Electricity Markets

Northern Pass backers plan to appeal N.H. denial of application

Northern Pass officials plan to appeal the New Hampshire Site Evaluation Committee's 7-0 decision on Feb. 1 to deny the project's application for a 192-mile, $1.6 billion transmission system that would deliver lower-cost Canadian hydropower through New Hampshire and into neighboring Massachusetts.

The surprise vote came in the early part of a 12-day deliberation period that followed a 27-month review process.

The Northern Pass Transmission Line Project was to have been under construction as early as April, with a 2020 completion date.

But that timetable is uncertain now after the committee concluded Northern Pass failed to meet its legal burden of proving the transmission line would not "unduly interfere with the orderly development of the region."

The hydropower to be delivered by the project to New England’s power grid would come from Hydro-Québec’s hydroelectric plants.

Northern Pass spokesman Martin Murray said in a statement that the project’s developers were "shocked and outraged" by the committee's vote, adding Northern Pass would seek reconsideration of the SEC's decision and review "all options for moving this critical clean energy project forward."

Pamela Monroe, the SEC's administrator, said in a Feb. 5 email that the committee "will be issuing a written decision memorializing the decision of the committee" at some point, although she could not estimate when that might be.

Once the written decision comes out, Northern Pass will have 30 days to file for rehearing, she said. "The committee will then need to convene to make its decision on the motion for rehearing."

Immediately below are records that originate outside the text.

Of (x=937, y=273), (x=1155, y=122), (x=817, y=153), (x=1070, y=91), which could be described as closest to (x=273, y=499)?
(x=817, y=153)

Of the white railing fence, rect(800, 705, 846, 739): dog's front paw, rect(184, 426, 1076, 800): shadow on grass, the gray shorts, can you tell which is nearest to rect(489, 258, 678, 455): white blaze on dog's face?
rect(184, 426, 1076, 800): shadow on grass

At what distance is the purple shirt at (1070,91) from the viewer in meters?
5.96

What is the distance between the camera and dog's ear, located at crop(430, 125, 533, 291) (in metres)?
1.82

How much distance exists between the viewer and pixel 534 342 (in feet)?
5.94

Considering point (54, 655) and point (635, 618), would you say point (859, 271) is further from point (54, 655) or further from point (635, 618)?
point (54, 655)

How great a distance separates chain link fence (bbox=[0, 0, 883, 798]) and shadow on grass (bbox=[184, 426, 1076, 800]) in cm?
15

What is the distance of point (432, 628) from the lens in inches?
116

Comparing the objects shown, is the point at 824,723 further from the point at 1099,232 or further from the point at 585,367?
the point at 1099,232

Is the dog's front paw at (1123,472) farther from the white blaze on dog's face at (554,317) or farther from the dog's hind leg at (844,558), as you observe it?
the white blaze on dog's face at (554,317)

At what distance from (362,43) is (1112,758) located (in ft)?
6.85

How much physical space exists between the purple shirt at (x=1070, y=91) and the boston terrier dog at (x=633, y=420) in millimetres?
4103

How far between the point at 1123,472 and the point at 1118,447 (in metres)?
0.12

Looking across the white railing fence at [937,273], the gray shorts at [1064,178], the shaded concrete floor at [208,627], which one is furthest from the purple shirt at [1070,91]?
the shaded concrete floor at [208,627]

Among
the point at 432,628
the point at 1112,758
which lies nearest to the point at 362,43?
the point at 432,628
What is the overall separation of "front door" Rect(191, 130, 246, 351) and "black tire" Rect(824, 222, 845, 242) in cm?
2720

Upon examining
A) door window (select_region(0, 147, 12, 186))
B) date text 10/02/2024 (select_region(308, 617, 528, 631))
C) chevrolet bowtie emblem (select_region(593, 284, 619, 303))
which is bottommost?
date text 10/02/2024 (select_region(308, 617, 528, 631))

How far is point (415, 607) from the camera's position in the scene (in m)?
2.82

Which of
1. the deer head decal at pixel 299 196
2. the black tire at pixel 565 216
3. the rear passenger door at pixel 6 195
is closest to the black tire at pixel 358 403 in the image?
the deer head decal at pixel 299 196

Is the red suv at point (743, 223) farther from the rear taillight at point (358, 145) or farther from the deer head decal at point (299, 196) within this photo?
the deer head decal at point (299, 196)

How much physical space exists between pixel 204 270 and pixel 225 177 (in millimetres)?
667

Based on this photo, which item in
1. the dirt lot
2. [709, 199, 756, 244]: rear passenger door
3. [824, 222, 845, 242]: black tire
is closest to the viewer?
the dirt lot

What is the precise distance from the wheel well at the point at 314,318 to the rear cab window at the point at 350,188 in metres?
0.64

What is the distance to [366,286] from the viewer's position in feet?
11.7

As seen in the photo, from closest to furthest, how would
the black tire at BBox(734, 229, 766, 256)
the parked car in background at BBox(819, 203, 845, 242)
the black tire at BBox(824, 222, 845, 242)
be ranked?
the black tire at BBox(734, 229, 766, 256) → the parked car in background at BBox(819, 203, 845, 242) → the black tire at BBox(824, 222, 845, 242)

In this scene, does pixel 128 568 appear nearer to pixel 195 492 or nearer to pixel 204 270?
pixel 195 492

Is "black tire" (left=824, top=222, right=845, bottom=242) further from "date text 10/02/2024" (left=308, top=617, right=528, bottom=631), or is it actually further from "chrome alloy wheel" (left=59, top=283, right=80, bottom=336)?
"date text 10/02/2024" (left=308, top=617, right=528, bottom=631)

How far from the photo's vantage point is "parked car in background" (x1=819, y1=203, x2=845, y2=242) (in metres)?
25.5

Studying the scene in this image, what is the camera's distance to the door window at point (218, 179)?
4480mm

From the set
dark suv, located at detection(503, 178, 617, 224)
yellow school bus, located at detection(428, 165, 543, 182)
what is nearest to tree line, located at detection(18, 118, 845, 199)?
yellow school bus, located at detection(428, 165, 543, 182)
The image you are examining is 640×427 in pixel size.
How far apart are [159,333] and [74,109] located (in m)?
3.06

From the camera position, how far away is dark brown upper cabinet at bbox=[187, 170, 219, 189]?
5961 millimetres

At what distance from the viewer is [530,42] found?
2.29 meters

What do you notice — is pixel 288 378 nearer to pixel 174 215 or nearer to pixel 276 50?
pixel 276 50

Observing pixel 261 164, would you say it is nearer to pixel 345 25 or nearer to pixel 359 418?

Northern Pass also could appeal the committee's decision to the New Hampshire Supreme Court, but Murray did not comment on that potential option.

During last week's SEC meeting, committee member Patricia Weathersby, an attorney, appeared reluctant to halt the proceedings so early in the 12-day deliberation process.

"I'd love to be done. I think everyone here would love to have this - a final decision on this," she said, according to an official transcript of the meeting provided by Monroe. "But the lawyer in me says we should be sure to dot all our 'i's' and cross all our 't's'."

Weathersby, who ultimately voted with her colleagues against the project, acknowledged the panel had made good progress in its deliberations. "It's gone quicker than I think, I know, more quickly than I thought it would go."

The Northern Pass project recently was chosen by Massachusetts to advance to contract negotiations under a procurement issued in 2017.

The solicitation process was the result of a law passed in 2016 by the Massachusetts Legislature to provide new sources of clean energy by 2020.

Northern Pass was one of dozens of projects proposed in response to the solicitation. The Northern Pass Transmission Line Project bid was submitted by Eversource and Hydro-Québec.

Eversource is New Hampshire's largest electric utility, serving more than 500,000 homes and businesses in 211 cities and towns.